_AIM OF THE EXERCISE:_
The entries shown next need to be written again word for word.

*** GIVEN DATA ***

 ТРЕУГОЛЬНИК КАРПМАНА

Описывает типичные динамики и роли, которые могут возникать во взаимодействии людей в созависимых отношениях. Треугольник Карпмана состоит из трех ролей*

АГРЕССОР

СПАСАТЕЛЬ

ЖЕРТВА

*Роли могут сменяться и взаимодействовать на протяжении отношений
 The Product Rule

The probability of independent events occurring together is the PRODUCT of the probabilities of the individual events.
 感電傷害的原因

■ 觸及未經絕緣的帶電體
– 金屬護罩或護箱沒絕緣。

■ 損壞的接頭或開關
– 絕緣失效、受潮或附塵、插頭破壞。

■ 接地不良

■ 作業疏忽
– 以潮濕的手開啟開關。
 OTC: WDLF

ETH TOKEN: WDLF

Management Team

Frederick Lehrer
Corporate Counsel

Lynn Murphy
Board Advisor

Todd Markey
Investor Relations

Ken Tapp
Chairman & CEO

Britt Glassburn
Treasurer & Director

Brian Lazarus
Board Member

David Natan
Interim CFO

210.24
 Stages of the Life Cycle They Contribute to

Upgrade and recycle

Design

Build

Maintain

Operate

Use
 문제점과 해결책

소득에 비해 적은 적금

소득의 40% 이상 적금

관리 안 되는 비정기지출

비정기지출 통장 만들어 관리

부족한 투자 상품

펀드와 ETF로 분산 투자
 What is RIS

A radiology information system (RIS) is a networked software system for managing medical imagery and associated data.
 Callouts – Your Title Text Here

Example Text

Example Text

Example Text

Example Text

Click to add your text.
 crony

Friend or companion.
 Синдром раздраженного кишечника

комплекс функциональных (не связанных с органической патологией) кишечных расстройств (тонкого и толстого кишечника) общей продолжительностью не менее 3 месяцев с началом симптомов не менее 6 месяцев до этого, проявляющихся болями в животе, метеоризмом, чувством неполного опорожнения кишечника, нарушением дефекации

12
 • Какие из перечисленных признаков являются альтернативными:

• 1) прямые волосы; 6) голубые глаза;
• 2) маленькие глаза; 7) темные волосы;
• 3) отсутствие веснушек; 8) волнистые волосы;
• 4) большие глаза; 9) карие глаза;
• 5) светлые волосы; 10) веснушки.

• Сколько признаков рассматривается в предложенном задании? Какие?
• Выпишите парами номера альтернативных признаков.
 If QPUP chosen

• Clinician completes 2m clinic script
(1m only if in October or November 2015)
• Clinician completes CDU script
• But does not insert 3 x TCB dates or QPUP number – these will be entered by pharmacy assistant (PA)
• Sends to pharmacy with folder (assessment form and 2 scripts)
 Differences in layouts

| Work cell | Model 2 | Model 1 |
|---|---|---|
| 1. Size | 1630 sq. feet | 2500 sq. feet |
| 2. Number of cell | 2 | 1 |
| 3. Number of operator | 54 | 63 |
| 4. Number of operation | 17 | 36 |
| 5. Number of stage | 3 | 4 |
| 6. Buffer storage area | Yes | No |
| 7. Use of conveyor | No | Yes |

*** End of GIVEN DATA ***

_ANSWER BOX:_
 ТРЕУГОЛЬНИК КАРПМАНА

Описывает типичные динамики и роли, которые могут возникать во взаимодействии людей в созависимых отношениях. Треугольник Карпмана состоит из трех ролей*

АГРЕССОР

СПАСАТЕЛЬ

ЖЕРТВА

*Роли могут сменяться и взаимодействовать на протяжении отношений
 The Product Rule

The probability of independent events occurring together is the PRODUCT of the probabilities of the individual events.
 感電傷害的原因

■ 觸及未經絕緣的帶電體
– 金屬護罩或護箱沒絕緣。

■ 損壞的接頭或開關
– 絕緣失效、受潮或附塵、插頭破壞。

■ 接地不良

■ 作業疏忽
– 以潮濕的手開啟開關。
 OTC: WDLF

ETH TOKEN: WDLF

Management Team

Frederick Lehrer
Corporate Counsel

Lynn Murphy
Board Advisor

Todd Markey
Investor Relations

Ken Tapp
Chairman & CEO

Britt Glassburn
Treasurer & Director

Brian Lazarus
Board Member

David Natan
Interim CFO

210.24
 Stages of the Life Cycle They Contribute to

Upgrade and recycle

Design

Build

Maintain

Operate

Use
 문제점과 해결책

소득에 비해 적은 적금

소득의 40% 이상 적금

관리 안 되는 비정기지출

비정기지출 통장 만들어 관리

부족한 투자 상품

펀드와 ETF로 분산 투자
 What is RIS

A radiology information system (RIS) is a networked software system for managing medical imagery and associated data.
 Callouts – Your Title Text Here

Example Text

Example Text

Example Text

Example Text

Click to add your text.
 crony

Friend or companion.
 Синдром раздраженного кишечника

комплекс функциональных (не связанных с органической патологией) кишечных расстройств (тонкого и толстого кишечника) общей продолжительностью не менее 3 месяцев с началом симптомов не менее 6 месяцев до этого, проявляющихся болями в животе, метеоризмом, чувством неполного опорожнения кишечника, нарушением дефекации

12
 • Какие из перечисленных признаков являются альтернативными:

• 1) прямые волосы; 6) голубые глаза;
• 2) маленькие глаза; 7) темные волосы;
• 3) отсутствие веснушек; 8) волнистые волосы;
• 4) большие глаза; 9) карие глаза;
• 5) светлые волосы; 10) веснушки.

• Сколько признаков рассматривается в предложенном задании? Какие?
• Выпишите парами номера альтернативных признаков.
 If QPUP chosen

• Clinician completes 2m clinic script
(1m only if in October or November 2015)
• Clinician completes CDU script
• But does not insert 3 x TCB dates or QPUP number – these will be entered by pharmacy assistant (PA)
• Sends to pharmacy with folder (assessment form and 2 scripts)
 Differences in layouts

| Work cell | Model 2 | Model 1 |
|---|---|---|
| 1. Size | 1630 sq. feet | 2500 sq. feet |
| 2. Number of cell | 2 | 1 |
| 3. Number of operator | 54 | 63 |
| 4. Number of operation | 17 | 36 |
| 5. Number of stage | 3 | 4 |
| 6. Buffer storage area | Yes | No |
| 7. Use of conveyor | No | Yes |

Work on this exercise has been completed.